▶ PASSAGE DU TEXTE:
⁂
Sur le rideau de son lit, un papier est épinglé, où est écrit:

Mme Duse a besoin d’un repos absolu. Il lui est défendu de recevoir des visites.

Dr Pozzi.

23 mai 1897.

Je me fais la réflexion que c’est plutôt à la porte de l’appartement qu’il eût fallu accrocher cet avis: Quand on est là il est trop tard.

«De quoi parlerons-nous?»

Je sens bien que nous nous connaissons depuis trop peu de minutes pour qu’elle s’ouvre à moi des secrets de son âme! Je voudrais pourtant ne pas la quitter sans avoir un peu sondé le mystère de son admirable front découvert, et tiré de sa bouche énigmatique et triste quelques confidences sincères... Sa nature loyale et spontanée s’y prêterait sans doute. Mais la fièvre où elle vit, depuis son arrivée, l’angoisse qui l’étreint à l’approche du grave événement de ses débuts à Paris, et surtout la légitime méfiance qu’elle a de mes oreilles ouvertes et de ma mémoire fidèle, s’opposent évidemment à l’expansion que j’attends.

«De quoi parlerons-nous?» dit-elle encore.

Sur une table pêle-mêle, les tragédies d’Eschyle, de Sophocle; les sonnets de Pétrarque, la Vita nuova, les Héros, de Carlyle. Carlyle qui a fait l’éloge du Silence! Elle adore Maeterlinck, et n’est-ce pas Maeterlinck qui a dit: «Il ne faut pas croire que la parole serve jamais aux communications véritables entre les êtres.» Elle sait par cœur des phrases entières du jeune poète de Gand: «Si nous avons vraiment quelque chose à nous dire, nous sommes obligés de nous taire.»

Bien. Mais l’interview ne peut, hélas! se contenter de télépathie...

La Duse fait apporter du thé. Elle s’assied enfin, moi en face d’elle.

«Racontez-moi tout de même, dis-je alors, pourquoi vous avez attendu si longtemps avant de venir à Paris?

—Oui, n’est-ce pas, on se demande pourquoi j’ai fait le tour du monde, comme la femme à barbe, sans m’arrêter à Paris. C’est que j’avais peur, j’avais si peur! Dumas fils, qui me traitait comme une jeune sœur, m’en avait longtemps dissuadée: «Apprenez le français, me disait-il, et venez hardiment!» Mais j’avais alors de grandes idées sur la patrie, sur l’orgueil national, et je me refusais à changer de langue!

—Et alors?»

Elle s’anime un peu:

«Alors, il a fallu que j’y fusse en quelque sorte encouragée par Mme Sarah Bernhardt, il a fallu qu’elle me prêtât l’asile de son propre théâtre, et en même temps son répertoire, pour m’y décider. Et je puis bien le dire, c’est cette sorte d’appui moral de la grande artiste française qui aujourd’hui me soutient... Pourtant, à des moments, la peur me reprend. Quand j’étais encore là-bas, en Italie et que l’échéance était encore lointaine, cela me paraissait agréable et charmant comme tout!... J’arrivais de ma campagne à Rome, je venais de traverser des fleurs, je voyais tout sous des couleurs de soleil! On me télégraphie: «Signez-vous? C’est prêt!» Le comte Primoli, d’Annunzio étaient alors près de moi. Ils m’engagent fortement à accepter, me poussent, me poussent.
⁂
▶ ENTRÉES:
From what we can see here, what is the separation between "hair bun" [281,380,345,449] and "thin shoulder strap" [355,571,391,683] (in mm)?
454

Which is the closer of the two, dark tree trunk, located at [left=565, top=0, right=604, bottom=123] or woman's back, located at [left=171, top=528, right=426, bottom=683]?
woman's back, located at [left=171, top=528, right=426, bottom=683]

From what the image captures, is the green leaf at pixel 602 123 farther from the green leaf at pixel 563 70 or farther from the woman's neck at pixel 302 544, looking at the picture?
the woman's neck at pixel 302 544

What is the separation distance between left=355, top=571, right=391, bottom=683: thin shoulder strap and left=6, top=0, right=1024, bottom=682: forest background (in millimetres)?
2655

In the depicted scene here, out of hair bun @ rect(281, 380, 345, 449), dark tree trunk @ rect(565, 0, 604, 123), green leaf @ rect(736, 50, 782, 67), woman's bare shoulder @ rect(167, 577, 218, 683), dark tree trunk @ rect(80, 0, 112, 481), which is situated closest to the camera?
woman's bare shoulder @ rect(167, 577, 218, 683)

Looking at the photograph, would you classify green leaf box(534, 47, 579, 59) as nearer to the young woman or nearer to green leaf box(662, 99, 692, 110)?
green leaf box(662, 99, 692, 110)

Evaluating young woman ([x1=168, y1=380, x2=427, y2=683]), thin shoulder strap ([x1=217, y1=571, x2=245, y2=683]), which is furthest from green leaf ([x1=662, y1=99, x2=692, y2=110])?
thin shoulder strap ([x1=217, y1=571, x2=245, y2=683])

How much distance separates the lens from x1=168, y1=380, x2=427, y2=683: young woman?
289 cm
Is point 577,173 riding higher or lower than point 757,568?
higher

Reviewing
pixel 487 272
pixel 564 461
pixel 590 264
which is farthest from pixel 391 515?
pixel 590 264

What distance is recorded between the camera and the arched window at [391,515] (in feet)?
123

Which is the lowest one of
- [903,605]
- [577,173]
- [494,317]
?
⁂
▶ TRAVAIL À FAIRE:
A: Dans le passage sur la Duse, qui lui a prêté son propre théâtre ainsi que son répertoire ?
B: Reproduisez mot pour mot le passage sur la Duse entre « Sur une table » et « venir à Paris? », ces deux bornes comprises.

▶ RÉPONSES ATTENDUES:
A: Mme Sarah Bernhardt.

B:
Sur une table pêle-mêle, les tragédies d’Eschyle, de Sophocle; les sonnets de Pétrarque, la Vita nuova, les Héros, de Carlyle. Carlyle qui a fait l’éloge du Silence! Elle adore Maeterlinck, et n’est-ce pas Maeterlinck qui a dit: «Il ne faut pas croire que la parole serve jamais aux communications véritables entre les êtres.» Elle sait par cœur des phrases entières du jeune poète de Gand: «Si nous avons vraiment quelque chose à nous dire, nous sommes obligés de nous taire.»

Bien. Mais l’interview ne peut, hélas! se contenter de télépathie...

La Duse fait apporter du thé. Elle s’assied enfin, moi en face d’elle.

«Racontez-moi tout de même, dis-je alors, pourquoi vous avez attendu si longtemps avant de venir à Paris?